## Given task 1
Before reading the notes on hypothesis testing, repeat the listing from the line containing "When looking at" through its final line, inclusive.

Start of Selected extract

Week 7: Quantitative hypothesis testing

Confidence intervals

Used to estimate the range within which a population parameter is likely to fall, based on sample statistics.

→ use the sample mean as an estimate of the population mean

Sample mean

Mean of your sample (a subset of the population).

Population mean

Mean in the population.

Point estimate

A sample mean is known as a point estimate of the population mean.

Interval estimate

Confidence intervals of the mean are interval estimates of where the population mean might lie.

What confidence mean is typically used, especially in Psychology?

95% confidence interval typically used

For 95% of samples, the true value of the population mean will fall within this interval.

What is the relationship between sample size and variation with confidence intervals?

• Greater variation in population = greater confidence intervals

• Larger samples = smaller confidence intervals

What is the standard error and how do you calculate this?

Deviation of the sampling distribution of the mean.

What should we multiply the standard error by to get the 95% confidence interval?

1.96

→ 95% confident that our sample mean will be within 1.96 SDs of the population mean

Worked example of standard error

For our sample, we collected eating behaviour scores 9, 12, 13, 10, 12, 11, 13, 12, 13, 13; Mean= 11.8; SD= 1.33.

The 95% confidence interval = 0.42 → x 1.96 = 0.82

The confidence interval is 11.8 ± 0.82, so the 95% confidence interval of the mean is 10.98-12.62

What are some issues with standard error?

• Small samples have larger confidence intervals

• Larger samples have narrower confidence intervals

• The larger the sample size, the better the estimate of the population - better confidence interval - better approximate the mean

• → representative sample and random, probability sampling

Hypothesis

A precise statement of an assumed relationship between variables/the effect of variables.

• A prediction about how something will behave

• The effect of the IV on the DV; the relationship between the IV and the DV

• Must be testable, precise and clear

Null hypothesis (H0)

States that there is no difference.

Alternative/research/experimental hypothesis(H1)

States that there will be a difference.

What type of hypothesis is used during statistical testing?

A research hypothesis is translated into a statistical null hypothesis for testing.

Harping

We collect the data, look at the data and generate a hypothesis afterwards.

Aspects of a research/alternative hypothesis

• There is a difference/effect/relationship between the variables we are studying.

• The population means from the 2 groups/conditions are not equal

• Phrasing of the hypothesis relates to the type of study you are conducting and the variables being measured

• → differences = t-tests

• → relationships = correlations

Causal hypothesis

Suggests a particular causal influence; only appropriate if you are using an experimental design.

→ e.g. consuming caffeine causes driving impairment

Non-causal/associative hypothesis

Suggests particular characteristics of behaviour without reference to causation.

→ e.g. consuming caffeine is associated with driving impairment

Directional hypothesis/one-tailed

Suggests the direction of the effect.

• theory-driven

• more statistical power, gives us stronger results

→ there may be previous research to support the use of a directional hypothesis 

Non-directional hypothesis

Doesn't specify the direction of the difference/effect. Predicted that there will be a difference/relationship, but you have not predicted the direction of that

→ e.g. there will be a difference in driving impairment after consuming different strengths of caffeine

Directional & causal example

Greater alcohol level consumption causes greater impairment in recognising familiar faces.

End of Selected extract

## Given task 2
Answer these from the notes on hypothesis testing:
(a) By what number is the standard error multiplied to give the 95% confidence interval?
(b) What does the null hypothesis state?
(c) Which tests are paired with differences?

Start of Given entries

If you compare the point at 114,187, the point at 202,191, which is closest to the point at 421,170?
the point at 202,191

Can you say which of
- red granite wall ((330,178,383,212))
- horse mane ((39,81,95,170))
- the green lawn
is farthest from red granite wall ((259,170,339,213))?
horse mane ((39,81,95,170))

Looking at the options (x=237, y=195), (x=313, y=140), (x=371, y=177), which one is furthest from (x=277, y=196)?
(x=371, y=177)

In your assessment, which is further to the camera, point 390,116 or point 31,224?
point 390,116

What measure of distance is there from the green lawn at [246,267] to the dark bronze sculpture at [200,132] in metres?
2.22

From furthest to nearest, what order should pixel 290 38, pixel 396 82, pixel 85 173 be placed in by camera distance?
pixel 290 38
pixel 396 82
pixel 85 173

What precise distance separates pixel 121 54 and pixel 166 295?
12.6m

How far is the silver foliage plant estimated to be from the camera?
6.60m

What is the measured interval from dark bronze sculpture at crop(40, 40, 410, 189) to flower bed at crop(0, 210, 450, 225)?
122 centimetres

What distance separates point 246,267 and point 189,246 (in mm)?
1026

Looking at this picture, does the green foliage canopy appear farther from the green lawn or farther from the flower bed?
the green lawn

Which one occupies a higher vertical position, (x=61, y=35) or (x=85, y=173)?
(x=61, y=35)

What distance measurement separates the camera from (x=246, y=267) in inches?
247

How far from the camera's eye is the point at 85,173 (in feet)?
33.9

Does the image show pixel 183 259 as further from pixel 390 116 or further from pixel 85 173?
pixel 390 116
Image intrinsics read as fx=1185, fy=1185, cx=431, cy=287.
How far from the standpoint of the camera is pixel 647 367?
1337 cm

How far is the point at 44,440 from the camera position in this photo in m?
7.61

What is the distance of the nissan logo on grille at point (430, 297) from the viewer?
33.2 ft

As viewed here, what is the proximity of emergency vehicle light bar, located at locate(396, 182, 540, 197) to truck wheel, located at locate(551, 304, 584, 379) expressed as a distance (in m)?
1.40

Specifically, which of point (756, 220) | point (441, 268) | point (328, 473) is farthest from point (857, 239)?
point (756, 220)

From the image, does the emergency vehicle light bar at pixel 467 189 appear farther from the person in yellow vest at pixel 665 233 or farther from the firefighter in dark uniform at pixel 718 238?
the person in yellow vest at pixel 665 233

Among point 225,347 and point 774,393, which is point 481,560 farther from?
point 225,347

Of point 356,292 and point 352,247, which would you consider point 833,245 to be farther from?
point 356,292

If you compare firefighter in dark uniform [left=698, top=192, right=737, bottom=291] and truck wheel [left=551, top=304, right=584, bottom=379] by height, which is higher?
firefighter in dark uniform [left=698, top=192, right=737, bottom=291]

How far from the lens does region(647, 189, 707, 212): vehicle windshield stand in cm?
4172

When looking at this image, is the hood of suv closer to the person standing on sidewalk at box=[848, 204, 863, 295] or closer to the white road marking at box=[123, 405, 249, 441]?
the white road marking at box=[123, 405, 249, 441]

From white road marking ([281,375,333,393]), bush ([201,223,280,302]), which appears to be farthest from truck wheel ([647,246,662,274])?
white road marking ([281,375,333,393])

End of Given entries

## Response 1
When looking at this image, is the hood of suv closer to the person standing on sidewalk at box=[848, 204, 863, 295] or closer to the white road marking at box=[123, 405, 249, 441]?
the white road marking at box=[123, 405, 249, 441]

From white road marking ([281,375,333,393]), bush ([201,223,280,302]), which appears to be farthest from truck wheel ([647,246,662,274])?
white road marking ([281,375,333,393])

## Response 2
(a) 1.96
(b) It states that there is no difference.
(c) T-tests